To the south of where Tesco’s store now stands was the most significant of the canalside industries: William Clay’s Bridgewater Foundry.  This made iron and brass products, mainly for the agricultural industry but also the castings required by the canal company.  The foundry was established in the first half of the 1850s, becoming a major employer in the town, and survived until the First World War.  After its demise its site was taken over by Great Western & Metropolitan Dairies (later United Dairies), the attraction being the ready availability of water for cooling purposes.

To the south of the foundry was the gas works  This was built in 1832, a relatively early date for a small town works.  It used the canal both to receive fuel and to dispatch the tar by-products.

Opposite the gas works was the coal wharf.

The junction with the main line

On the east side of the canal arm, just to the north of the footbridge, was a boat-building yard.

A tragic accident happened at the footbridge on 9 October 1858.  The servant girl (unnamed in the press article) of James Ralph, landlord of the Eagle Inn, had taken out his two children, a boy and a girl, in a carriage for an airing.  In returning over the bridge, the little boy’s hat blew off and rolled onto the towpath.  The servant girl followed, drawing the carriage after her down the steep incline.  When nearly at the bottom she left it in what she thought was a safe position whilst she went for the hat.  Unfortunately, the movement of the children started the carriage moving, and before she could get back to it, it had rolled into the water.  She rescued the boy but Ann, the 21-month old girl, drowned.

Ellesmere Office & Depot

The depot can be viewed from the towpath opposite.  It is open to the public only on special occasions, such as the Heritage Open Days each autumn.

The canal office (later known as Beech House) was built in 1805–6 as the administrative headquarters of the Ellesmere Canal Company, the committee room being in the semi-circular wing at the end of the building.  There were rooms for the accounting records and for the plans, and apartments for the General Accountant and the Resident Engineer.  The various canal companies merged to form the Shropshire Union in 1846; the following year the main administrative offices were moved from Ellesmere to Chester.
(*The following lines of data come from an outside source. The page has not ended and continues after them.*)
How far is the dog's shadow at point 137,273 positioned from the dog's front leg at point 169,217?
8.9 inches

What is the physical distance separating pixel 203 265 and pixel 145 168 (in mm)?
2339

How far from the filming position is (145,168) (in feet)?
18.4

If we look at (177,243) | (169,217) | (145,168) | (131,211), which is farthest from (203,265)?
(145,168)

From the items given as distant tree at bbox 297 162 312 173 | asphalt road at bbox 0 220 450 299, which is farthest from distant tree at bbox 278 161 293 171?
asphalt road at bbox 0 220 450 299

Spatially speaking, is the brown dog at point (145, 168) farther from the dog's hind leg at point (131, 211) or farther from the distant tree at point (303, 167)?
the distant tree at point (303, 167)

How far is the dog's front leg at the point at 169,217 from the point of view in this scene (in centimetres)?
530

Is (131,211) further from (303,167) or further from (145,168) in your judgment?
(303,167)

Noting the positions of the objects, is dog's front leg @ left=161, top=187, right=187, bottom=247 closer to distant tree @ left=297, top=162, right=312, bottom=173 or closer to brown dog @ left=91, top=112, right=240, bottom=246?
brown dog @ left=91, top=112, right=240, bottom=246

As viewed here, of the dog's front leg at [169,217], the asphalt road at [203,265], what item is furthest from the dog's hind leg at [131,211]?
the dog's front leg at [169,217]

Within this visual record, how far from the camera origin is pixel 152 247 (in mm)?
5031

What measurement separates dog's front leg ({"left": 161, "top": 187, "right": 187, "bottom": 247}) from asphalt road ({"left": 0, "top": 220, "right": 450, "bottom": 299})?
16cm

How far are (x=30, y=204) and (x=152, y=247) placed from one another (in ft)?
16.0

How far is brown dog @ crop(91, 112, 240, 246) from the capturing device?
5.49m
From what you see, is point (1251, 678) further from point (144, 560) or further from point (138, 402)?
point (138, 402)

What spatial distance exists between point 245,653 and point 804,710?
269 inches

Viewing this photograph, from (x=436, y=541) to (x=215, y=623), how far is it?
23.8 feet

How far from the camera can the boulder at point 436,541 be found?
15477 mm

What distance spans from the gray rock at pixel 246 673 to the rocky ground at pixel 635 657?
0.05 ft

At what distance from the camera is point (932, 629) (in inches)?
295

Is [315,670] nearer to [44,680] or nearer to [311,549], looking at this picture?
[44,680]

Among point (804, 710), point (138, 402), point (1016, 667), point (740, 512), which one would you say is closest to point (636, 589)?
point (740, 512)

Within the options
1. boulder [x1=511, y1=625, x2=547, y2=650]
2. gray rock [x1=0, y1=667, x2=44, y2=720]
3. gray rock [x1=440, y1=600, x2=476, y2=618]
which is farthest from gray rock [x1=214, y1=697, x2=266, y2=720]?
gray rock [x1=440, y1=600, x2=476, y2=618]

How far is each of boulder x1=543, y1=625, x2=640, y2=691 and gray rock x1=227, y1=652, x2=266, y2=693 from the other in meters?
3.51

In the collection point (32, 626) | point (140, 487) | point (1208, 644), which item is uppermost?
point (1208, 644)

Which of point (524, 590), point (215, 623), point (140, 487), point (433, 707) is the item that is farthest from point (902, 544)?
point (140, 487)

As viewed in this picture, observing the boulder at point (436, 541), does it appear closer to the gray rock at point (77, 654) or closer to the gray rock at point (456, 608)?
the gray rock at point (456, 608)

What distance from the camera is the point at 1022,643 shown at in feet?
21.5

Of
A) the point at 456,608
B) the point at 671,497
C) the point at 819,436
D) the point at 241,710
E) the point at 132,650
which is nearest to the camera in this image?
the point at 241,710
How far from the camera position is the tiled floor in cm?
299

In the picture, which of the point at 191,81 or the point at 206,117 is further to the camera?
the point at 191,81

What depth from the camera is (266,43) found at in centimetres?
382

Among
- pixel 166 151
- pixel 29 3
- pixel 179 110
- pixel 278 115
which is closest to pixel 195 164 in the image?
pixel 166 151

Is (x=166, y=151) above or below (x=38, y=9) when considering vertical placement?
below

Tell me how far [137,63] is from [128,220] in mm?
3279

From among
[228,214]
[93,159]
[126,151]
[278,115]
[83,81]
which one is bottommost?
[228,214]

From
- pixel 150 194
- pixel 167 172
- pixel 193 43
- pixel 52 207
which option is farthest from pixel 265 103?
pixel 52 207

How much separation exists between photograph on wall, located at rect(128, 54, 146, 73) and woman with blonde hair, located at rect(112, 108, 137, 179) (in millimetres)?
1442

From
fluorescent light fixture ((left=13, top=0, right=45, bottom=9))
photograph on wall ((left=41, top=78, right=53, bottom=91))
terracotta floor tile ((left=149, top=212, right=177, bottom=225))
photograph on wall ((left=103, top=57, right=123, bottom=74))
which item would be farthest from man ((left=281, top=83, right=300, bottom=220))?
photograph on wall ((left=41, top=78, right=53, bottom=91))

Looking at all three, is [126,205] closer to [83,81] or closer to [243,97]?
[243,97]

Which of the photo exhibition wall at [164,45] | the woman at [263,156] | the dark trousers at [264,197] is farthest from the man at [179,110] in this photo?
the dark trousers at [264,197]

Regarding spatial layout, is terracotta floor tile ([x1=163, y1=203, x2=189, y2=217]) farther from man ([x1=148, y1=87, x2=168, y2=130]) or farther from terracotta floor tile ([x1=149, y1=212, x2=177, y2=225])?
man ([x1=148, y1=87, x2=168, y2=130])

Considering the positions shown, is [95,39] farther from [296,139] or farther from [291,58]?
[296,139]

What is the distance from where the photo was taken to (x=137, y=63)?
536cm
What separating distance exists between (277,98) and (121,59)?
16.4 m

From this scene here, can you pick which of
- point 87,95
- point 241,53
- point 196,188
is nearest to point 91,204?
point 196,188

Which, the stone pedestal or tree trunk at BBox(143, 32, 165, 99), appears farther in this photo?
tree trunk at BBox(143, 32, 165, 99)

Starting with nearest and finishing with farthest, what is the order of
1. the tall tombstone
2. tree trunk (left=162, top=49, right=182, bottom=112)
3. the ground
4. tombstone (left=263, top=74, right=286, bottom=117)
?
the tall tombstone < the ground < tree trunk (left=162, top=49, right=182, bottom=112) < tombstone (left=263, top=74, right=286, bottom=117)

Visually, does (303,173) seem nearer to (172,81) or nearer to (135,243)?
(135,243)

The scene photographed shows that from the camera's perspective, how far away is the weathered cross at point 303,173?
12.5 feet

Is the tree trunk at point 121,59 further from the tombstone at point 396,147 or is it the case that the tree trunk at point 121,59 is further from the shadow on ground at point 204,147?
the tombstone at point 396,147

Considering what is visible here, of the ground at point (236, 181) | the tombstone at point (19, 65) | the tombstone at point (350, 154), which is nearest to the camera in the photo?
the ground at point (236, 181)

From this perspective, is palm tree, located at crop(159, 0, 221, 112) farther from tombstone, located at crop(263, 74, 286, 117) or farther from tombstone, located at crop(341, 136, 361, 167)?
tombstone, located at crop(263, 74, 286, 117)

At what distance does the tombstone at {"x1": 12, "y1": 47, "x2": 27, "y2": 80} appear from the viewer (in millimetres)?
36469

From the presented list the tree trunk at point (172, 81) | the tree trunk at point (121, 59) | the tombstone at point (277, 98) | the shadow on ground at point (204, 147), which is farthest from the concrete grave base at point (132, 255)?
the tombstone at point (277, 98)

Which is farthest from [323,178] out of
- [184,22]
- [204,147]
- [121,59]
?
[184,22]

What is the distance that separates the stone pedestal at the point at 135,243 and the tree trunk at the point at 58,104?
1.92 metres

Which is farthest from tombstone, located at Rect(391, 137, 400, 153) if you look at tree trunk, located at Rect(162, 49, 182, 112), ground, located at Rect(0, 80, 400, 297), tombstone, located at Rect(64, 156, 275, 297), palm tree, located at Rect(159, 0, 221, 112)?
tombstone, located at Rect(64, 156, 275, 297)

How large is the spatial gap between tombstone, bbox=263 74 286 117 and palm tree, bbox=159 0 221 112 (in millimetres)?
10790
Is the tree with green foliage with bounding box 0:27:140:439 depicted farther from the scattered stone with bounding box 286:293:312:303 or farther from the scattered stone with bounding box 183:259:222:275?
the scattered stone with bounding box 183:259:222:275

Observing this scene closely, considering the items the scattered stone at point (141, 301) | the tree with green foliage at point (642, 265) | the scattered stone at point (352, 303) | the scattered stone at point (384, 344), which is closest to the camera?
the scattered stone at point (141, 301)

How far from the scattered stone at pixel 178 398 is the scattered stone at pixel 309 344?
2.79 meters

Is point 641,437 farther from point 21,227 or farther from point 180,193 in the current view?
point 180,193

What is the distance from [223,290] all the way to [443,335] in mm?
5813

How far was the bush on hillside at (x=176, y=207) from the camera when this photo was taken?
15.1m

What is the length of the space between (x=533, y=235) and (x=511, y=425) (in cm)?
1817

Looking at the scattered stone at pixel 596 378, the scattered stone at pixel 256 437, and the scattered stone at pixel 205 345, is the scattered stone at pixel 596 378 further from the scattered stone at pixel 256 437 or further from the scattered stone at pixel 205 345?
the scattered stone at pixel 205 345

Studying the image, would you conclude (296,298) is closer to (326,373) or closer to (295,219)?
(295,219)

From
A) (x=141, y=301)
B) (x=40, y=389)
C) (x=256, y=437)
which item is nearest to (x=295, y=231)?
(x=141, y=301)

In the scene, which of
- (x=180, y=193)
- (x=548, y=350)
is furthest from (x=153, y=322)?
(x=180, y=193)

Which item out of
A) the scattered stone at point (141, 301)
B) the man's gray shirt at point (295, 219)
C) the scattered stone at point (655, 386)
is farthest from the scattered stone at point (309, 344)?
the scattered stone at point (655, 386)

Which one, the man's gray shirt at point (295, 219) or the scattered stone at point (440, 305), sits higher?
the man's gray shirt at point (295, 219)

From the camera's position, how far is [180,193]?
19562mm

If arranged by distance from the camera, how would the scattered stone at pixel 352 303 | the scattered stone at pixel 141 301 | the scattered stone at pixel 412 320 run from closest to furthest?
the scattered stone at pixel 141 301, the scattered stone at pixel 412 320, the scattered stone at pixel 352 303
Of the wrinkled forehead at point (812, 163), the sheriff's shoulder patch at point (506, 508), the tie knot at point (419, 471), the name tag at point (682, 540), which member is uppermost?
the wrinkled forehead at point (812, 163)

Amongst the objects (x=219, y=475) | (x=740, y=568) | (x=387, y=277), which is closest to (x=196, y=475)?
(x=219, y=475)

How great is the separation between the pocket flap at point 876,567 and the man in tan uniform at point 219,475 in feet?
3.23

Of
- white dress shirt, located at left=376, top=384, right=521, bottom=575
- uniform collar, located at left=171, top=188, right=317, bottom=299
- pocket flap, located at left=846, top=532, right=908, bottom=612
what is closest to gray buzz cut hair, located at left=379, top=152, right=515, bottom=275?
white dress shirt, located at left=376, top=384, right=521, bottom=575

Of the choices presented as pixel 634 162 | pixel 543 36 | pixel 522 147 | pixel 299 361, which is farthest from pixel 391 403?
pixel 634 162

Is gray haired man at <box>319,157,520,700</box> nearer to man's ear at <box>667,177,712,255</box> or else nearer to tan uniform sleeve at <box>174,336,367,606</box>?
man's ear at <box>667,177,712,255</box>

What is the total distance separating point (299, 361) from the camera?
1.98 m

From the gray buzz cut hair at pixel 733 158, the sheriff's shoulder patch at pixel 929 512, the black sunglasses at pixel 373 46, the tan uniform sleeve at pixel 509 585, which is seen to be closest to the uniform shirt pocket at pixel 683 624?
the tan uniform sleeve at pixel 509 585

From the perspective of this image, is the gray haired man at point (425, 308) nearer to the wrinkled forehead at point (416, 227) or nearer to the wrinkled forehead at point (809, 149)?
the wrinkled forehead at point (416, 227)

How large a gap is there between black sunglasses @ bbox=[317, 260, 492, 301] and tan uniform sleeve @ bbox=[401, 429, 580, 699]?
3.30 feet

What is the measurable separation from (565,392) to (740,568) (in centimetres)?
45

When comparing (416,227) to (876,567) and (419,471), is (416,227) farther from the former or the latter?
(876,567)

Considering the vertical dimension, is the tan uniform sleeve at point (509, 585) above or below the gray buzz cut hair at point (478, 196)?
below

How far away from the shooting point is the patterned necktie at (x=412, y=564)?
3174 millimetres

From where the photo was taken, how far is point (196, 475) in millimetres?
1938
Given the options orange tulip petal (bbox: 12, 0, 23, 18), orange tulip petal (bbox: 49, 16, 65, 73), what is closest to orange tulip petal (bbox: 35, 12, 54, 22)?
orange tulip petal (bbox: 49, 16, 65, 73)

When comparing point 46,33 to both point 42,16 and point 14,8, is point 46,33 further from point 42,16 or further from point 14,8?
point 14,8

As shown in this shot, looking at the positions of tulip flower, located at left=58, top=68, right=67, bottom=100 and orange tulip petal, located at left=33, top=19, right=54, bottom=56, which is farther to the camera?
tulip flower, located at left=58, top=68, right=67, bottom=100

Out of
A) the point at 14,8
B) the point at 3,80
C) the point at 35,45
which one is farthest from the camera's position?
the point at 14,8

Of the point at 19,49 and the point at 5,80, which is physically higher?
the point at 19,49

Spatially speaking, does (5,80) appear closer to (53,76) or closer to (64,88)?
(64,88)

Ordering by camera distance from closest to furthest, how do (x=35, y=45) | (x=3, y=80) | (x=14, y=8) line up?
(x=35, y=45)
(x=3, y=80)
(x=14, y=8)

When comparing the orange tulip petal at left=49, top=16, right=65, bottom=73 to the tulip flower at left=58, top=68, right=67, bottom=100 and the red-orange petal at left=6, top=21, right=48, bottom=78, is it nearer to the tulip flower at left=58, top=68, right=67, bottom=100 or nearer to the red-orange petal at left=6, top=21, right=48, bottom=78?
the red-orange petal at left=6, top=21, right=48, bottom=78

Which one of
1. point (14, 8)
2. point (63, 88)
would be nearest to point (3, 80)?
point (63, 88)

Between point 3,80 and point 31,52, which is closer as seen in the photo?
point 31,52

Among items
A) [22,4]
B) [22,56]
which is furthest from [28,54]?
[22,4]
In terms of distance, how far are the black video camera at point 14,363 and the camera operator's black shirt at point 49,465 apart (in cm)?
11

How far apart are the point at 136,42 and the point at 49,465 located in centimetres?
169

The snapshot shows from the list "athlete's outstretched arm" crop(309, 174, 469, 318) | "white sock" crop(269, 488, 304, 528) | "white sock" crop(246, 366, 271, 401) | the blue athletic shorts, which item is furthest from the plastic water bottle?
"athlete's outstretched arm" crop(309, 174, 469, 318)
Ellesmere Depot is a rare survival of an early 19th century work­shop complex, extended in the middle of the century.  Thomas Telford’s report in 1806 recommended:

At Ellesmere, adjacent to the Canal Office, a yard must be inclosed, in which there must be a carpenter’s house and workshop, also a bricklayer’s house and store room.  In this yard there must be provided spare lock gates, stop gates and let offs, also separate pieces of each.    There must likewise be a weighing house in this yard, over which may be a store room.

The depot is still in active use today, though lock gates and other large items are now made elsewhere.  One room includes wooden patterns for ironwork, many of the patterns being over 100 years old.